* begin EXCERPTED RECORDS *

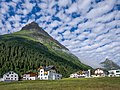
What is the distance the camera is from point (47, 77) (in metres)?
196
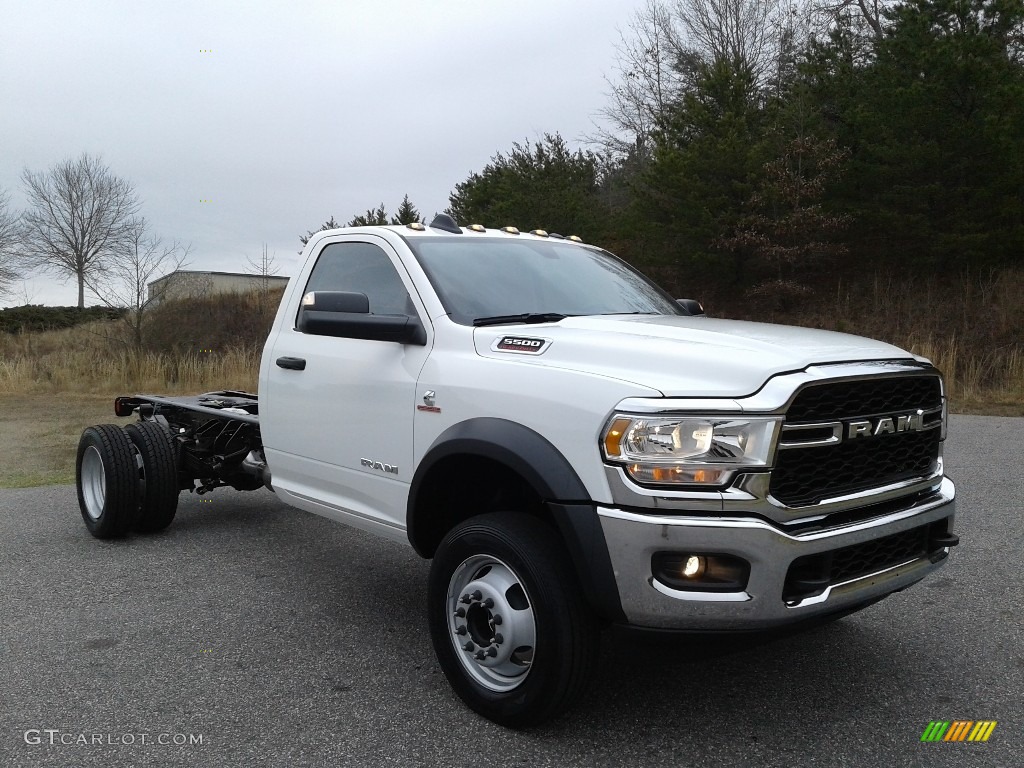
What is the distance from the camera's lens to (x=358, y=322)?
3764 millimetres

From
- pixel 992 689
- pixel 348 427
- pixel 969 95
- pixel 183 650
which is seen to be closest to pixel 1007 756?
pixel 992 689

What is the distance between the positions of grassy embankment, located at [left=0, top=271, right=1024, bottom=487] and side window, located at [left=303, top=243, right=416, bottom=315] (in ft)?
18.6

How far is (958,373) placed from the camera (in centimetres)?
1745

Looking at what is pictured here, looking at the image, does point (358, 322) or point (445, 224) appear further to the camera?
point (445, 224)

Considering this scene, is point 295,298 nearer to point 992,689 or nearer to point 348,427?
point 348,427

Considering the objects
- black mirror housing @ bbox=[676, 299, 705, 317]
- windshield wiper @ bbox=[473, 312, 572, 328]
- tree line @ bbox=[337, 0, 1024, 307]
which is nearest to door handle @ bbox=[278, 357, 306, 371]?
windshield wiper @ bbox=[473, 312, 572, 328]

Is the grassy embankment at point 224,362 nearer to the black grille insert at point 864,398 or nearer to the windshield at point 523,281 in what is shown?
the windshield at point 523,281

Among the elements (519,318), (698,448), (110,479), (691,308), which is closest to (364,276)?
(519,318)

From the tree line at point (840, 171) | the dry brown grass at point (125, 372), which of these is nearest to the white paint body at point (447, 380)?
the dry brown grass at point (125, 372)

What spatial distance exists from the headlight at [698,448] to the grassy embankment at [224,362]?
311 inches

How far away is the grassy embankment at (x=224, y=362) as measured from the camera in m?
12.9

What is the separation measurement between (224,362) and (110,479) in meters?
12.2

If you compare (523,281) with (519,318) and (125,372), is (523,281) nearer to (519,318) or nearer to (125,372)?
(519,318)

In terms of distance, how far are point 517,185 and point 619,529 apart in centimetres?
2553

* end EXCERPTED RECORDS *

> [WORK TO COMPLETE]
Report every line in the rows above that contains the string "between".

> [EXERCISE ANSWER]
What is the distance between the positions of grassy embankment, located at [left=0, top=271, right=1024, bottom=487] and side window, located at [left=303, top=243, right=416, bottom=315] (in ft)?
What is the separation measurement between (224,362) and (110,479) in meters?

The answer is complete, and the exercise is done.